En eso, las luces se encendieron, tenuemente, y Álvaro pudo ver donde estaba.
Era una especie de escenario de teatro. Medía unos doce metros de largo por ocho de ancho y tres de alto. El piso era de un tipo de madera sintético. A izquierda y derecha, sólidos muros metálicos, como el del fondo, decorado con una pintura inmensa de un paisaje al aire libre, como un graffiti que abarcaba tres de los cuatro muros. Había cinco camas de campamento, un pequeño refrigerador, una cocinilla a gas y varios otros utensilios, de uso común y diario, esparcidos por el suelo. Al fondo, en la esquina más lejana a él, Álvaro vio al alemán y a una pequeña niña oriental, japonesa o china o coreana o etcétera, seguramente la que Carlos había llamado Miaka.
De todo lo que vio lo que más impresionó a Álvaro fue el telón. Un inmenso telón que cubría completamente uno de los muros de doce metros. Era de una gruesa tela color sangre, sin adorno ninguno, las gruesas cuerdas que lucia indicaban que se elevaba horizontalmente y de forma recta.
-¿Qué hay tras el telón?-. Preguntó Álvaro.
Nadie dijo nada.
Miró a sus cinco compañeros, todos esquivaban sus miradas. En su mente nacieron cientos de preguntas y murieron miles de respuestas por no tener como sostenerse. Cuando abría la boca para volver a preguntar algo, el telón comenzó a subir, lentamente.
-¿Quieres saber que hay tras el telón?-. Preguntó Carlos-. Nosotros... nosotros somos lo que está tras el telón.
-No-. Dijo Otto-. No tenemos nada preparado para hoy.
-Tendremos que improvisar-. Dijo Elizabeth.
-Detesto improvisar-. Alegó Otto.
-Entonces vete con Elizabeth a ese rincón y comiencen a hacerlo-. Dijo Carlos.
-¿Hacer qué?-. Preguntó Álvaro, mientras miraba fijamente como, lentamente, subía el telón.
-A tener sexo, obvio-. Dijo Carlos-. ¡Miaka! ¿Quieres jugar ajedrez?

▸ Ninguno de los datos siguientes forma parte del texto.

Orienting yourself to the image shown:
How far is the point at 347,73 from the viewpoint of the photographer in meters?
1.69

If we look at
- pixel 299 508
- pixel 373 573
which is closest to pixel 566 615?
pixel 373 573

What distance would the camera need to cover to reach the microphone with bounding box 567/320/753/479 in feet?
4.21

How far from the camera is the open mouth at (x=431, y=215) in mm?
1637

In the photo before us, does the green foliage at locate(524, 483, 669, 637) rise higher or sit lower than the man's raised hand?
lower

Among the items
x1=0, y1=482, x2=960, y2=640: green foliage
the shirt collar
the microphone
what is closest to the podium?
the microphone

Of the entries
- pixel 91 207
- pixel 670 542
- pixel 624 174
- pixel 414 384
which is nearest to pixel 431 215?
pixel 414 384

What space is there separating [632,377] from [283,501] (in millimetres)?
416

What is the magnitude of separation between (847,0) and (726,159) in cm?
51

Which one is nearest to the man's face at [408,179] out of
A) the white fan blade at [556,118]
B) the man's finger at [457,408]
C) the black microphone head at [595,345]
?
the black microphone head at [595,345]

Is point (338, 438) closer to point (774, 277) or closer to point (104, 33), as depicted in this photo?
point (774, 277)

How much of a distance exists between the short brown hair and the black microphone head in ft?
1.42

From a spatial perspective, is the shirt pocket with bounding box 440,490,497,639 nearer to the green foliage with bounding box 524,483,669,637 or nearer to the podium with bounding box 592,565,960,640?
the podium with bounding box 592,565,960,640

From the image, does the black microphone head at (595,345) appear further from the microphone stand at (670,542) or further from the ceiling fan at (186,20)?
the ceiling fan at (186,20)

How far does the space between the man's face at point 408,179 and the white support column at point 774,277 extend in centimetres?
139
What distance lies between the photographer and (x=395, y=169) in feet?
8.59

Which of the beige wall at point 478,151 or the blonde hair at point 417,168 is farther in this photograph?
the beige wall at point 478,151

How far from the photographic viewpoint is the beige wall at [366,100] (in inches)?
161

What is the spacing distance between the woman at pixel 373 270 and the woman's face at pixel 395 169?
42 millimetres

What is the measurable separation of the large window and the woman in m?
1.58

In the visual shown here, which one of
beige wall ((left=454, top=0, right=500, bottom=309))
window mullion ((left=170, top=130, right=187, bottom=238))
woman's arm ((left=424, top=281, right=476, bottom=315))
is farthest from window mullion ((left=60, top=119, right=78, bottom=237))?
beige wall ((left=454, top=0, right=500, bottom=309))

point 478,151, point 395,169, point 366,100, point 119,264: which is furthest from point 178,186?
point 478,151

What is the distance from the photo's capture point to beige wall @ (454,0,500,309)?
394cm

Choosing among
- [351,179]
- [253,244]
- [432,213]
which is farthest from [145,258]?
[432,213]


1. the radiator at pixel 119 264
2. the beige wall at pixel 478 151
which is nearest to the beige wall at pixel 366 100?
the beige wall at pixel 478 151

La joven oriental se puso de pie, en silencio, y acomodó el tablero y dos sillas.
-Tú no te preocupes-. Dijo Carlos a Álvaro-. A los nuevos siempre los dejamos hacer lo que quieran. La primera impresión siempre es la más natural.
Álvaro miró a Carlos mientras caminaba a sentarse junto a Miaka y vio a Otto y Elizabeth quitarse la ropa desganadamente en otro rincón. Volvió a mirar el telón y notó que tras él había una serie de barrotes metálicos y un foso de cemento que los separaba de la multitud que esperaba ansiosa al otro lado.
Comenzó a sudar a medida que el telón subía y podía ver mejor al exterior.
Antes de empezar a llorar y dejar que el miedo lo invadiera por completo, vio los oscuros y grandes ojos, las grises pieles, las grandes cabezas sin cabellos, los cuerpos delgados y pequeños, y más allá, las otras jaulas, llenas de seres aún más extraños que aquellos que lo observaban con curiosidad morbosa en aquel particular zoológico.